JOBS itself is an unintended consequence of the recent financial crisis in that oppsing views were stifled by the advocates contention that the law would help create jobs. I guess that we are all lucky that these same legislators did not propose getting rid of stop-and-go street signs so that the extra accidents would create more jobs when people replaced their damaged vehicles with new ones.
There is a large section in my book Unintended Consequences about government efforts to regulate human behavior: drugs, number of children in a family, alcohol, apartment rents, etc. In all cases, unintended consequences occur. I just came upon some data that is remarkable. The U.S. prohibits the sale, distribution and consumption of marijuana. In contrast, the Dutch permit it in certain places provided that minors are excluded and that hard drugs are not present. Obviously then there must be more drug users in Holland. Actually not. Approximately 14% of Americans are marijuana users while only 5% of people in Holland use the drug.
The unintended consequence of outlawing something and allowing a mystique to arise around the controlled item is that the government actually encourages its use. While this is not always the case - bank robbery is one example where no one becomes a robber in order to be part of a "cool" cult - in the case of something that brings no harm to anyone else and which actually brings some joy to the user, prohibition is not a good way to control usage. The Dutch example is very informative but is something which many politicians in the U.S. are likely to ignore.
In fact, the Federal government is now going to extremes in Oakland, California to shut down "legal" drug dispensaries.
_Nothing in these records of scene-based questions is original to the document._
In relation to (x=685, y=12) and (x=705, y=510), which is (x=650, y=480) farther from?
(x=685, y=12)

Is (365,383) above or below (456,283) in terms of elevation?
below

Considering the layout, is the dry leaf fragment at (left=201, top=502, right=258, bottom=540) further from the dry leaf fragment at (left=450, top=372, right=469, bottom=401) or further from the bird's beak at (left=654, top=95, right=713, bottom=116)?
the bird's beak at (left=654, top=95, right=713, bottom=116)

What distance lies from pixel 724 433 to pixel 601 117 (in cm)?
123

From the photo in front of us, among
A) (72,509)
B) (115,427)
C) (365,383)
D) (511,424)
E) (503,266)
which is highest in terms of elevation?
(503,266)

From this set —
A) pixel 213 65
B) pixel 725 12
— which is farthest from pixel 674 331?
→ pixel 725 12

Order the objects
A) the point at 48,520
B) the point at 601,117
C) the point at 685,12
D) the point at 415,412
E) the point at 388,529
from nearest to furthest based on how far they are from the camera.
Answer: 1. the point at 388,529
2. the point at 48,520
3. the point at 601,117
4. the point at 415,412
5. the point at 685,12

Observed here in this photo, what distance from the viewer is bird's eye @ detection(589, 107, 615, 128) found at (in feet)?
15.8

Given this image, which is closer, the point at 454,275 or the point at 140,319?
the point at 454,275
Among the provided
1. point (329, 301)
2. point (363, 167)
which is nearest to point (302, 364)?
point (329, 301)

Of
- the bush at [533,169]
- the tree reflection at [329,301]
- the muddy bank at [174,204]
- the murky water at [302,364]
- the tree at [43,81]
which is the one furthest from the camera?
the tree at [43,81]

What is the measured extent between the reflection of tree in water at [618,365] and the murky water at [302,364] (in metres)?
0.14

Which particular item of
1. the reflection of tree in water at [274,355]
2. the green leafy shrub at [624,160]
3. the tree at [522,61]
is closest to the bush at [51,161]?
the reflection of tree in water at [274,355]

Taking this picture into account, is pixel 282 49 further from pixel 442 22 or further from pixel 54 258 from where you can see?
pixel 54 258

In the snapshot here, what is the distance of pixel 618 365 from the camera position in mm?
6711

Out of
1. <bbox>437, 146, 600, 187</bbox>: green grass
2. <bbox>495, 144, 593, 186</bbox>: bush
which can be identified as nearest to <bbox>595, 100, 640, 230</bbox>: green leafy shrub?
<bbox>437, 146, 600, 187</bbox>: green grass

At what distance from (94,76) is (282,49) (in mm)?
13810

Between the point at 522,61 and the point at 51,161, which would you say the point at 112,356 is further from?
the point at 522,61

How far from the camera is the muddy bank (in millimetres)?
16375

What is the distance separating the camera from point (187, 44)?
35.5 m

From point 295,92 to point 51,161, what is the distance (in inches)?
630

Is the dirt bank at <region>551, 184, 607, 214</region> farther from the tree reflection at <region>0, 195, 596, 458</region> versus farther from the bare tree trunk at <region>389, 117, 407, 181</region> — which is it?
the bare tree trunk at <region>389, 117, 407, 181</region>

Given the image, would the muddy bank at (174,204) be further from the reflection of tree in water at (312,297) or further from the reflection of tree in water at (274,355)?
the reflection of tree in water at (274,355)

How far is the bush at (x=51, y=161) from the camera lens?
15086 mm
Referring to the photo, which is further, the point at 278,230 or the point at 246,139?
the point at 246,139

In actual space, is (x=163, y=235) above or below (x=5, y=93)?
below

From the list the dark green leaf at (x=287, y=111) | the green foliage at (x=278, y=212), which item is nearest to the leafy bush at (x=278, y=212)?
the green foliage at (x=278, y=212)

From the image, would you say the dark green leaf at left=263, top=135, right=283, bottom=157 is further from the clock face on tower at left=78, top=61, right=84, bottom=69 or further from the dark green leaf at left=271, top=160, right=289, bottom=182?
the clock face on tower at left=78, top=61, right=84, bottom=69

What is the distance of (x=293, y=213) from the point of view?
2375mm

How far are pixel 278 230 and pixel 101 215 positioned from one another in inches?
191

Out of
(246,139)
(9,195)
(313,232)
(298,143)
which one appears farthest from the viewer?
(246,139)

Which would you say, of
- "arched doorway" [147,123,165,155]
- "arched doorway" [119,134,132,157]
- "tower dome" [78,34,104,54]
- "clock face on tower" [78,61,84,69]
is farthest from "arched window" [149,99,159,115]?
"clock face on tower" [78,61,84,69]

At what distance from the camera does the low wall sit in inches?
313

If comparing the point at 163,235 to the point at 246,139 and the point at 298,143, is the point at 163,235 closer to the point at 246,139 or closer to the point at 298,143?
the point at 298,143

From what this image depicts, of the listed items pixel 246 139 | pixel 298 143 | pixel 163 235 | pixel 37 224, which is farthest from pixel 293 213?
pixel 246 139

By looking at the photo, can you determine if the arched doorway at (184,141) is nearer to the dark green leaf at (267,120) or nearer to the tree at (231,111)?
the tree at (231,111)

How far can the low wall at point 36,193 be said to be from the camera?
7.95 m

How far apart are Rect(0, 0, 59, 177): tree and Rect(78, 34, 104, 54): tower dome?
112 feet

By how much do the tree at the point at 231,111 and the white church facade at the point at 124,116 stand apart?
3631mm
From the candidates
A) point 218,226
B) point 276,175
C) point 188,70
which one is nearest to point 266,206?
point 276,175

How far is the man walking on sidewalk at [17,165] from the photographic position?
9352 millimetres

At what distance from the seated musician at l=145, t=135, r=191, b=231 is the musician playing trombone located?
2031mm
They have begun to threaten landlords with the loss of their property if they allow drug dispensaries to be tenants. Did Enron's landlord loose his/her real estate? Or would Hertz car rental be fined if a person rented a car from Hertz and then robbed a bank? This strategy seems arbitrary and poorly designed. It brings back memories of Robin Hood and the Sheriff of Nottingham.
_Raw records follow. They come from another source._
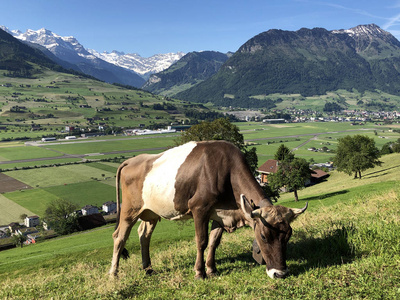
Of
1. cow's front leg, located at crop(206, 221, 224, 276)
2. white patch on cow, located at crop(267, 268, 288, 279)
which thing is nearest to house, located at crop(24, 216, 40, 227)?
cow's front leg, located at crop(206, 221, 224, 276)

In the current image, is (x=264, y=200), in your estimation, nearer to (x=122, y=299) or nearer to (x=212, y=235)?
(x=212, y=235)

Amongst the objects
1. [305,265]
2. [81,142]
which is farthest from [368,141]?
[81,142]

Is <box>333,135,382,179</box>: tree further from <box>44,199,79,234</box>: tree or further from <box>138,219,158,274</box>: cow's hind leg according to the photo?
<box>44,199,79,234</box>: tree

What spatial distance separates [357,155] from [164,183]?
56259 millimetres

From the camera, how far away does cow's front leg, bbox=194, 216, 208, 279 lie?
7.58 m

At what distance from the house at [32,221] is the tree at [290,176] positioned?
6285 cm

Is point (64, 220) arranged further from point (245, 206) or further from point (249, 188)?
point (245, 206)

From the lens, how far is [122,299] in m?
7.08

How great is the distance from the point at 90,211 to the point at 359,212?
81.0 m

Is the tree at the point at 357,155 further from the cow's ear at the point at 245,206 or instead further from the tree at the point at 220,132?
the cow's ear at the point at 245,206

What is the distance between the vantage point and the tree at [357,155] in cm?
5425

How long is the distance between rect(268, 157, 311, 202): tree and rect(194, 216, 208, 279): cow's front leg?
39033 mm

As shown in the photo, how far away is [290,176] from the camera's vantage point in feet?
147

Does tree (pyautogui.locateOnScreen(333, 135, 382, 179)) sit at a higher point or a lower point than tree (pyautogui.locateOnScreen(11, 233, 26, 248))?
higher
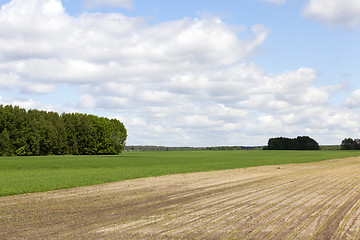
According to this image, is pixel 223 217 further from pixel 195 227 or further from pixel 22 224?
pixel 22 224

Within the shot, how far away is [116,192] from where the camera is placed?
19000mm

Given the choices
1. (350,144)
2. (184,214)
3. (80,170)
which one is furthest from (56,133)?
(350,144)

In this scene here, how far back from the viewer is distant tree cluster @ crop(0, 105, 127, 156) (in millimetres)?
91812

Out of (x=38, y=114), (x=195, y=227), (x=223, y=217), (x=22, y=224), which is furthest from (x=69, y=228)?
(x=38, y=114)

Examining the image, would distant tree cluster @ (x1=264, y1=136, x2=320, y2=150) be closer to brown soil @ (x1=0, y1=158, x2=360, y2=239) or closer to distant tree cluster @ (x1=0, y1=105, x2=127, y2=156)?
distant tree cluster @ (x1=0, y1=105, x2=127, y2=156)

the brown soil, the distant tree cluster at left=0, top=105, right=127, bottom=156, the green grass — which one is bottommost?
the brown soil

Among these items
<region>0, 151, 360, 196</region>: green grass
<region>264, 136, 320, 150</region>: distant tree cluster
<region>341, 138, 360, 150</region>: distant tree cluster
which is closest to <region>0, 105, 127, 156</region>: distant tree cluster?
<region>0, 151, 360, 196</region>: green grass

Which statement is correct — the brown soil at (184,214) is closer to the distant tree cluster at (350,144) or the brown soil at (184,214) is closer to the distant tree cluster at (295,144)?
the distant tree cluster at (295,144)

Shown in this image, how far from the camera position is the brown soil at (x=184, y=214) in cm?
1011

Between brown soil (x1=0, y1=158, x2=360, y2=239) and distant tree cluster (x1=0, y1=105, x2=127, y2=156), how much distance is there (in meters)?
80.7

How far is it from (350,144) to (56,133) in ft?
503

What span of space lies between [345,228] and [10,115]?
94917mm

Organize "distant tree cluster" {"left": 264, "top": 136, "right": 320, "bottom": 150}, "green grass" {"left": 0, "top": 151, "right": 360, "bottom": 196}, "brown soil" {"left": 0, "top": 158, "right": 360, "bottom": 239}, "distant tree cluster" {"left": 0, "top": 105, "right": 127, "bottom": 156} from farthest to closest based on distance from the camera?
"distant tree cluster" {"left": 264, "top": 136, "right": 320, "bottom": 150} < "distant tree cluster" {"left": 0, "top": 105, "right": 127, "bottom": 156} < "green grass" {"left": 0, "top": 151, "right": 360, "bottom": 196} < "brown soil" {"left": 0, "top": 158, "right": 360, "bottom": 239}

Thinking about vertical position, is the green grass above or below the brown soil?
above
Monetary policy is not universally accepted as a paleative for all economic ills. One key issue is whether low interest rates, say 0.5%, encourage people to buy capital goods when the economy is in recession. At such times, many people are working to pay down their debts and reduce their monthly expenses. In contrast, during economic boom periods low interest rates undoubtedly encourage incremental spending.
The conundrum facing the Federal Reserve System is when to put its foot on the gas and when to take it off. Last week Chairman Bernacke indicated his feelings that without a longer period of low interest rates that he felt that the U.S. economy was not likely to create a sufficient number of new jobs. Hence, Bernacke plans to maintain the low interest rate environment going into late 2014.
The unintended consequence of previous low interest rate periods have been a number of asset bubbles. These arise because the Fed is uncertain when to relax its expansionary monetary policies and as a result keeps them on too long. Arguably the housing bubble that ended in 2007 and the Internet stock bubble that ended in 2001 arose, at least in part, as an unintended consequence of Federal Reserve low interest rate policies.
The rush to risk being experienced on the stock market in the past 6 months can be explained as the persistence of a belief that the Fed will overstimulate the economy. In other words, people are expecting further unintended consequences. This hypothesis is consistent with the rational expecations view of the word that says that after being fooled once people revise their beliefs and expecations to avoid getting fooled again.